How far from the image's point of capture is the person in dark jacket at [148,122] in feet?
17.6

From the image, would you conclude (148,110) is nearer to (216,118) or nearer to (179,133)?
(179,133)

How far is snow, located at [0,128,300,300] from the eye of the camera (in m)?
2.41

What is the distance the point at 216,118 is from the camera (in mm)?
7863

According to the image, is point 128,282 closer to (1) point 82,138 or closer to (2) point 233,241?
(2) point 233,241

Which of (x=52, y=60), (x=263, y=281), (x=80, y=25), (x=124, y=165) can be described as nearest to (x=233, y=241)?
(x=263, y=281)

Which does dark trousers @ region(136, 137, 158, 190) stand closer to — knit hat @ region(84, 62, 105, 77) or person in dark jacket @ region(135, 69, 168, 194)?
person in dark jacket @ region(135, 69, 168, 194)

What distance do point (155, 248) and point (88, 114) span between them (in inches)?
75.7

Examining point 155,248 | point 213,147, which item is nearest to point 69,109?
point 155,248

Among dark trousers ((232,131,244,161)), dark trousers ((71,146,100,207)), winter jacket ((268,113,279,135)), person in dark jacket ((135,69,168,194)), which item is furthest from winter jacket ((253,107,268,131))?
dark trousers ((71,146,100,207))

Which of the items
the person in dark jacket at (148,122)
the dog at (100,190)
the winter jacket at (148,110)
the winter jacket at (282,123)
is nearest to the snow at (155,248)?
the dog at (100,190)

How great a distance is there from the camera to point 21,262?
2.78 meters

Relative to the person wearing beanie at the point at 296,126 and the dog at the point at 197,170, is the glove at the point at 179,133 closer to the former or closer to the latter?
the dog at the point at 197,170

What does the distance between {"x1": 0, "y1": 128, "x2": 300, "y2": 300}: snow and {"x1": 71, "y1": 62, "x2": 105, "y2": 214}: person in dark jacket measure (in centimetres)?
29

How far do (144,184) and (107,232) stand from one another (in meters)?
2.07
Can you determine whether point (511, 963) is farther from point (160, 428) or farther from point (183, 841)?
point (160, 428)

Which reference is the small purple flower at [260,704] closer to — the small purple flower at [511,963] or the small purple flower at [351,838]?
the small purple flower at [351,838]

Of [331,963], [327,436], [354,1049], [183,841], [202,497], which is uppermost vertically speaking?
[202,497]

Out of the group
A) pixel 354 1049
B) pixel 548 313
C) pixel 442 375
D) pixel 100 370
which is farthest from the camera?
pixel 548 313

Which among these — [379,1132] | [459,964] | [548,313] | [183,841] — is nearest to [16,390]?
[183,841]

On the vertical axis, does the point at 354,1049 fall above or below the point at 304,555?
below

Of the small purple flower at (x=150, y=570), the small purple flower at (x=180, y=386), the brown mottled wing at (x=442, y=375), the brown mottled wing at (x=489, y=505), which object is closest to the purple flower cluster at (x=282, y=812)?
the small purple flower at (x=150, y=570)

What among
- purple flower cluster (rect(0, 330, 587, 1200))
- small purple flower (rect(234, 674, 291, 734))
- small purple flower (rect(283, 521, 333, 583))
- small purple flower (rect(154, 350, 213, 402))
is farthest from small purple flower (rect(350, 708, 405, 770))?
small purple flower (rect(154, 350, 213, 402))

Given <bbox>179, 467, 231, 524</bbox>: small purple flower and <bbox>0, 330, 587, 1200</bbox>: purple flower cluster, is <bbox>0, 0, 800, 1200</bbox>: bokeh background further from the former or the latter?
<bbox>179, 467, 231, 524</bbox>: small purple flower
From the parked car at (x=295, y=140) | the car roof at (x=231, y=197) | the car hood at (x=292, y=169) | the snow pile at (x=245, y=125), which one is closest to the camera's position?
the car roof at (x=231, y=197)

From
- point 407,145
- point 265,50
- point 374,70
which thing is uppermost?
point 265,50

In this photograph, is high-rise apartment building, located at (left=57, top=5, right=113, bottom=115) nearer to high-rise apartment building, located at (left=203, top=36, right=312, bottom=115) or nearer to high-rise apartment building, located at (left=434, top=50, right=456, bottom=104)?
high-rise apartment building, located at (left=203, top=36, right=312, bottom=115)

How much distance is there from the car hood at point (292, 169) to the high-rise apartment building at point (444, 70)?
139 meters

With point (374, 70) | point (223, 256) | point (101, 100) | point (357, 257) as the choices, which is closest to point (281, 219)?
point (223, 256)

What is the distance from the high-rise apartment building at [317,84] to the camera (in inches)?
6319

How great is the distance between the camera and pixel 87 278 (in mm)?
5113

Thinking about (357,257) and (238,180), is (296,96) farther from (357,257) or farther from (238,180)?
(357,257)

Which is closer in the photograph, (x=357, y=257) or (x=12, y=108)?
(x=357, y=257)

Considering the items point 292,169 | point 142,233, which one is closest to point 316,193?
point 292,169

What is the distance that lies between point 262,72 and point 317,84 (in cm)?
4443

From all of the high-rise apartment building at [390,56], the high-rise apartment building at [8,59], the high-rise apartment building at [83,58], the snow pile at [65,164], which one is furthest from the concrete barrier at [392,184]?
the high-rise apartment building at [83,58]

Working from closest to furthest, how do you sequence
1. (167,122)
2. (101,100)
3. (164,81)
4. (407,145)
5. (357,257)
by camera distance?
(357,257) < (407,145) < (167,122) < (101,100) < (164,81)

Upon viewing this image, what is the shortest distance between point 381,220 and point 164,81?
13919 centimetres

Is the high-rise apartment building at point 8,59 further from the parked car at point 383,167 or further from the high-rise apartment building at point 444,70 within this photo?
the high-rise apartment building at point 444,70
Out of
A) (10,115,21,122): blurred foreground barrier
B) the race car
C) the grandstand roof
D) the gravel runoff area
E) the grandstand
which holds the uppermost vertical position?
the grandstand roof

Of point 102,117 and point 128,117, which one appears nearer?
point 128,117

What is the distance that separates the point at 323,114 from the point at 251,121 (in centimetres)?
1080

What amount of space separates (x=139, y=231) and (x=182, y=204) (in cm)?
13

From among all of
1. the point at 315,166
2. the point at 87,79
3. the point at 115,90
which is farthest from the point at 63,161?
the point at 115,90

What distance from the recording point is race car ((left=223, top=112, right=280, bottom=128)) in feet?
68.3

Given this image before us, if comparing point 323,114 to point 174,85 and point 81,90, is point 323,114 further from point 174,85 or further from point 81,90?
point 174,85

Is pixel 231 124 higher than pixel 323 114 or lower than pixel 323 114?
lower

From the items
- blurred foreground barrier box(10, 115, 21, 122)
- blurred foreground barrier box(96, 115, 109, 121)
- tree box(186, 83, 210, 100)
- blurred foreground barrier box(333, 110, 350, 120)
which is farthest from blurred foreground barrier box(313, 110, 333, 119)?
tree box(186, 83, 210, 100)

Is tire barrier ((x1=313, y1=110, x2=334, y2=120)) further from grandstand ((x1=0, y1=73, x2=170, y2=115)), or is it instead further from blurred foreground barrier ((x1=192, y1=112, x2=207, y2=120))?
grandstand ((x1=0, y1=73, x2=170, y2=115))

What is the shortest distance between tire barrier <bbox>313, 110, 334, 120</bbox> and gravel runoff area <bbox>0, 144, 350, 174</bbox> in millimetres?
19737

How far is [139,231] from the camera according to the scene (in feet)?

__________________________________________________

→ Seu objetivo:
Reescreva a listagem acima na íntegra, mantendo cada linha sem nenhuma alteração.

→ Solução do problema:
How far from the image's point of capture is the person in dark jacket at [148,122] in feet?
17.6

From the image, would you conclude (148,110) is nearer to (216,118) or nearer to (179,133)?
(179,133)

How far is snow, located at [0,128,300,300] from the eye of the camera (in m)?
2.41

What is the distance the point at 216,118 is from the camera (in mm)?
7863

According to the image, is point 128,282 closer to (1) point 82,138 or closer to (2) point 233,241?
(2) point 233,241

Which of (x=52, y=60), (x=263, y=281), (x=80, y=25), (x=124, y=165) can be described as nearest to (x=233, y=241)?
(x=263, y=281)

Which does dark trousers @ region(136, 137, 158, 190) stand closer to — knit hat @ region(84, 62, 105, 77) or person in dark jacket @ region(135, 69, 168, 194)?
person in dark jacket @ region(135, 69, 168, 194)

What distance do point (155, 248) and point (88, 114) span between them (in inches)?
75.7

Examining point 155,248 | point 213,147, which item is nearest to point 69,109?
point 155,248

Among dark trousers ((232,131,244,161)), dark trousers ((71,146,100,207)), winter jacket ((268,113,279,135)), person in dark jacket ((135,69,168,194)), which item is furthest from winter jacket ((253,107,268,131))?
dark trousers ((71,146,100,207))

Which of the items
the person in dark jacket at (148,122)
the dog at (100,190)
the winter jacket at (148,110)
the winter jacket at (282,123)
is nearest to the snow at (155,248)?
the dog at (100,190)

How great a distance is there from the camera to point 21,262?
2.78 meters

Relative to the person wearing beanie at the point at 296,126 and the dog at the point at 197,170, is the glove at the point at 179,133 closer to the former or closer to the latter?
the dog at the point at 197,170

What does the distance between {"x1": 0, "y1": 128, "x2": 300, "y2": 300}: snow and {"x1": 71, "y1": 62, "x2": 105, "y2": 214}: person in dark jacket measure (in centimetres)?
29

How far do (144,184) and (107,232) stand from one another (in meters)?
2.07
Can you determine whether point (511, 963) is farther from point (160, 428) or farther from point (183, 841)?
point (160, 428)

Which reference is the small purple flower at [260,704] closer to — the small purple flower at [511,963] or the small purple flower at [351,838]?
the small purple flower at [351,838]

Of [331,963], [327,436], [354,1049], [183,841], [202,497], which is uppermost vertically speaking?
[202,497]

Out of the group
A) pixel 354 1049
B) pixel 548 313
C) pixel 442 375
D) pixel 100 370
which is farthest from the camera?
pixel 548 313

Which among these — [379,1132] | [459,964] | [548,313] | [183,841] — is nearest to [16,390]?
[183,841]

On the vertical axis, does the point at 354,1049 fall above or below the point at 304,555?
below

Of the small purple flower at (x=150, y=570), the small purple flower at (x=180, y=386), the brown mottled wing at (x=442, y=375), the brown mottled wing at (x=489, y=505), which object is closest to the purple flower cluster at (x=282, y=812)?
the small purple flower at (x=150, y=570)

What among
- purple flower cluster (rect(0, 330, 587, 1200))
- small purple flower (rect(234, 674, 291, 734))
- small purple flower (rect(283, 521, 333, 583))
- small purple flower (rect(154, 350, 213, 402))
is farthest from small purple flower (rect(350, 708, 405, 770))?
small purple flower (rect(154, 350, 213, 402))

Given <bbox>179, 467, 231, 524</bbox>: small purple flower and <bbox>0, 330, 587, 1200</bbox>: purple flower cluster, is <bbox>0, 0, 800, 1200</bbox>: bokeh background further from the former or the latter?
<bbox>179, 467, 231, 524</bbox>: small purple flower
From the parked car at (x=295, y=140) | the car roof at (x=231, y=197) | the car hood at (x=292, y=169) | the snow pile at (x=245, y=125), which one is closest to the camera's position?
the car roof at (x=231, y=197)

From
- point 407,145
- point 265,50
- point 374,70
which thing is uppermost?
point 265,50

In this photograph, is high-rise apartment building, located at (left=57, top=5, right=113, bottom=115) nearer to high-rise apartment building, located at (left=203, top=36, right=312, bottom=115) or nearer to high-rise apartment building, located at (left=434, top=50, right=456, bottom=104)?
high-rise apartment building, located at (left=203, top=36, right=312, bottom=115)

How much distance is there from the car hood at point (292, 169) to the high-rise apartment building at point (444, 70)?
139 meters

With point (374, 70) | point (223, 256) | point (101, 100) | point (357, 257) as the choices, which is closest to point (281, 219)?
point (223, 256)

What is the distance from the high-rise apartment building at [317,84] to the camera (in inches)?
6319

How great is the distance between the camera and pixel 87 278 (in mm)?
5113

Thinking about (357,257) and (238,180), is (296,96) farther from (357,257) or farther from (238,180)?
(357,257)

Which is closer in the photograph, (x=357, y=257) or (x=12, y=108)?
(x=357, y=257)

Considering the items point 292,169 | point 142,233, which one is closest to point 316,193?
point 292,169

What is the distance that lies between point 262,72 and point 317,84 (in cm)?
4443

From all of the high-rise apartment building at [390,56], the high-rise apartment building at [8,59], the high-rise apartment building at [83,58], the snow pile at [65,164], which one is furthest from the concrete barrier at [392,184]?
the high-rise apartment building at [83,58]

Working from closest to furthest, how do you sequence
1. (167,122)
2. (101,100)
3. (164,81)
4. (407,145)
5. (357,257)
by camera distance?
(357,257) < (407,145) < (167,122) < (101,100) < (164,81)

Upon viewing this image, what is the shortest distance between point 381,220 and point 164,81?
13919 centimetres

Is the high-rise apartment building at point 8,59 further from the parked car at point 383,167 or further from the high-rise apartment building at point 444,70 within this photo?
the high-rise apartment building at point 444,70
Out of
A) (10,115,21,122): blurred foreground barrier
B) the race car
C) the grandstand roof
D) the gravel runoff area
E) the grandstand
which holds the uppermost vertical position?
the grandstand roof

Of point 102,117 and point 128,117, which one appears nearer?
point 128,117

What is the distance that separates the point at 323,114 from the point at 251,121 (in centimetres)?
1080

What amount of space separates (x=139, y=231) and (x=182, y=204) (in cm)?
13

From among all of
1. the point at 315,166
2. the point at 87,79
3. the point at 115,90
which is farthest from the point at 63,161?
the point at 115,90

What distance from the recording point is race car ((left=223, top=112, right=280, bottom=128)) in feet?
68.3

Given this image before us, if comparing point 323,114 to point 174,85 and point 81,90, is point 323,114 further from point 174,85 or further from point 81,90?
point 174,85

Is pixel 231 124 higher than pixel 323 114 or lower than pixel 323 114?
lower

From the items
- blurred foreground barrier box(10, 115, 21, 122)
- blurred foreground barrier box(96, 115, 109, 121)
- tree box(186, 83, 210, 100)
- blurred foreground barrier box(333, 110, 350, 120)
which is farthest from blurred foreground barrier box(313, 110, 333, 119)?
tree box(186, 83, 210, 100)

Is tire barrier ((x1=313, y1=110, x2=334, y2=120)) further from grandstand ((x1=0, y1=73, x2=170, y2=115)), or is it instead further from blurred foreground barrier ((x1=192, y1=112, x2=207, y2=120))?
grandstand ((x1=0, y1=73, x2=170, y2=115))

What is the shortest distance between tire barrier <bbox>313, 110, 334, 120</bbox> and gravel runoff area <bbox>0, 144, 350, 174</bbox> in millimetres?
19737

How far is [139,231] from the camera according to the scene (in feet)?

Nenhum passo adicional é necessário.